## Testo citato
★ ★ ★ ★ ★

20.11.12

Bambini e cibo: il punto di vista pedagogico
Il rapporto tra i bambini ed il cibo è un argomento che può essere trattato da molteplici punti di vista: nutrizionali, psichici, emozionali, educativi e pure antropologici. L’atto del nutrirsi infatti investe molte sfere del nostro essere persone così come il rapporto che abbiamo con il cibo o il modo in cui stiamo a tavola possono raccontare molto della nostra personalità e della nostra storia familiare.
Questa piccola premessa serve per dire che il rapporto tra l’uomo e il cibo non è risolvibile con il semplice nesso bisogna mangiare per crescere/vivere, dunque cibarsi è il risultato di una molteplicità di fattori soprattutto di natura affettiva e relazionale.
Qui mi occuperò dell’evolversi del rapporto tra bambini e cibo dalla nascita fino ai 3 anni di vita e lo farò usando un taglio pedagogico, provando dunque a dare degli strumenti educativi adatti a rispondere ai bisogni di crescita dei bambini, puntando l’attenzione alla graduale autonomia che il bambino deve conquistare con l’aiuto degli adulti.

★ ★ ★ ★ ★

## Consegne
**1.** Stabilisci se ciascuna delle affermazioni seguenti concorda con il testo su bambini e cibo. Rispondi sì o no e cita alla lettera le parole del testo che decidono la risposta.
(a) Il rapporto tra l'uomo e il cibo si riduce al semplice nesso tra mangiare e crescere.
(b) Il testo annuncia di trattare il rapporto tra bambini e cibo dalla nascita fino ai 3 anni.
(c) Tra i punti di vista elencati per trattare l'argomento figura quello antropologico.
**2.** Prosegui il testo su bambini e cibo dal punto in cui si interrompe.
Il materiale che segue proviene da un'altra fonte.

★ ★ ★ ★ ★

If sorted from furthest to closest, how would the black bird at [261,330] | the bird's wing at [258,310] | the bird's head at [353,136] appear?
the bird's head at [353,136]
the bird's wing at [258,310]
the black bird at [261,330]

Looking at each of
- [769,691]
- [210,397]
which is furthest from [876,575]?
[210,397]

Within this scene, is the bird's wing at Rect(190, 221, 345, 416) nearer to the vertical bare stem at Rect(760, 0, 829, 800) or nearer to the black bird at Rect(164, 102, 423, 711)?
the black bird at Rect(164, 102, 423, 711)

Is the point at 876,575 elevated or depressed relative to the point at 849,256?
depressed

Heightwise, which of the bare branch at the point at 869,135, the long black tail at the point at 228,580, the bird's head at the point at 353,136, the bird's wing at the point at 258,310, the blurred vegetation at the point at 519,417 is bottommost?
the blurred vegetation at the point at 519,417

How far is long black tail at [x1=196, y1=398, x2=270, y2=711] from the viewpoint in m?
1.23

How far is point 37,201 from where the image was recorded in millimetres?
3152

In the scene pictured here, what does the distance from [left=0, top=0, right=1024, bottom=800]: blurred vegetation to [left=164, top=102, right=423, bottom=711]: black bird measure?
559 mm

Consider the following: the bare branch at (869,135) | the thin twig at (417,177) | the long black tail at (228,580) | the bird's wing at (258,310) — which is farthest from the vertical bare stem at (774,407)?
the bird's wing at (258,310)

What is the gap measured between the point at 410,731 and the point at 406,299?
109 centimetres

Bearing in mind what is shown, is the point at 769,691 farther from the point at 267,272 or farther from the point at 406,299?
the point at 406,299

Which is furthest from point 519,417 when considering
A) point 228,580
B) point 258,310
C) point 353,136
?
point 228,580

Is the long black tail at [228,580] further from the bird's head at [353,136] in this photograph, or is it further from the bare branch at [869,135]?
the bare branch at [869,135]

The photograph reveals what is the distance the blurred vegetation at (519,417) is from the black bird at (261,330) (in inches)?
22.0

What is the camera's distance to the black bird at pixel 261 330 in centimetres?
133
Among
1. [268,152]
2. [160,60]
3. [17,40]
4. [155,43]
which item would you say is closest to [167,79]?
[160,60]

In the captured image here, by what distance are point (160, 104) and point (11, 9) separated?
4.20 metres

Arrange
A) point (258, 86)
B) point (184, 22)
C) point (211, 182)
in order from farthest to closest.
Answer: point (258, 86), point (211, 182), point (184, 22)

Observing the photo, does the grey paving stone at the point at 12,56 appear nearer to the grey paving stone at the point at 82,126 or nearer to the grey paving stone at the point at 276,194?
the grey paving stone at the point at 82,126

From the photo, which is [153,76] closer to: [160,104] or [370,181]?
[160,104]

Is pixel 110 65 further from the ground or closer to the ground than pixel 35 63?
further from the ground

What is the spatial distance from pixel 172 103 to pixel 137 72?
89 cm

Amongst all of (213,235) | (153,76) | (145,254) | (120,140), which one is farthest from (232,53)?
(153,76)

★ ★ ★ ★ ★

## Risposte finali
**1.**
(a) No: «il rapporto tra l’uomo e il cibo non è risolvibile con il semplice nesso bisogna mangiare per crescere/vivere».
(b) Sì: «dalla nascita fino ai 3 anni di vita».
(c) Sì: «nutrizionali, psichici, emozionali, educativi e pure antropologici».

**2.**
0-6/7 mesi
L’inizio del rapporto tra il neonato ed il cibo avviene sempre dentro una relazione fusionale con la madre, sia che il bambino venga allattato al seno, sia che si ricorra al biberon : il piacere del cibarsi nasce per il bambino tra le braccia amorevoli della sua mamma, insieme all’odore del suo corpo ed al battito del suo cuore, è dunque uno dei momenti di massima realizzazione per la costruzione del legame tra la mamma ed il bambino poiché lo aiuta a rivivere l’esperienza fusionale , e nello stesso tempo, lo sostiene nella sua piccola autonomia: proviamo a pensare come la suzione spontanea sia la prima manifestazione di autonomia del bambino, della sua avvenuta separazione; questo importante momento di complicità andrebbe proposto al bambino in un esclusività di relazione, cioè con la totale disponibilità a dedicarsi a lui.

La mamma dovrebbe concentrarsi sul comprendere i tempi del bambino per accompagnarlo gradualmente a vivere il cibarsi come una risposta della madre allo stimolo della fame del bambino e non come risposta ad altri bisogni (consolazione per qualsiasi motivo, coliche o altro); già con l’allattamento si può dare un messaggio positivo al bambino che è di una risposta pronta ad uno stimolo fisiologico.

 
> 12 mesi
L’introduzione delle prime pappe rappresenta un importante tappa di crescita per i bambino: può stare seduto nel seggiolone e guardare in viso chi gli offre del cibo; il primo incontro con cibi solidi rappresenta per il piccolo una grande novità e può non piacergli, abituato com’era all’assunzione del latte; è questo un momento delicatissimo dove l’adulto deve rappresentare la fiducia nel fatto che il bambino possa farcela ad assaggiare il nuovo cibo, accettando eventualmente i primi rifiuti e continuando in serenità a proporre il cibo solido.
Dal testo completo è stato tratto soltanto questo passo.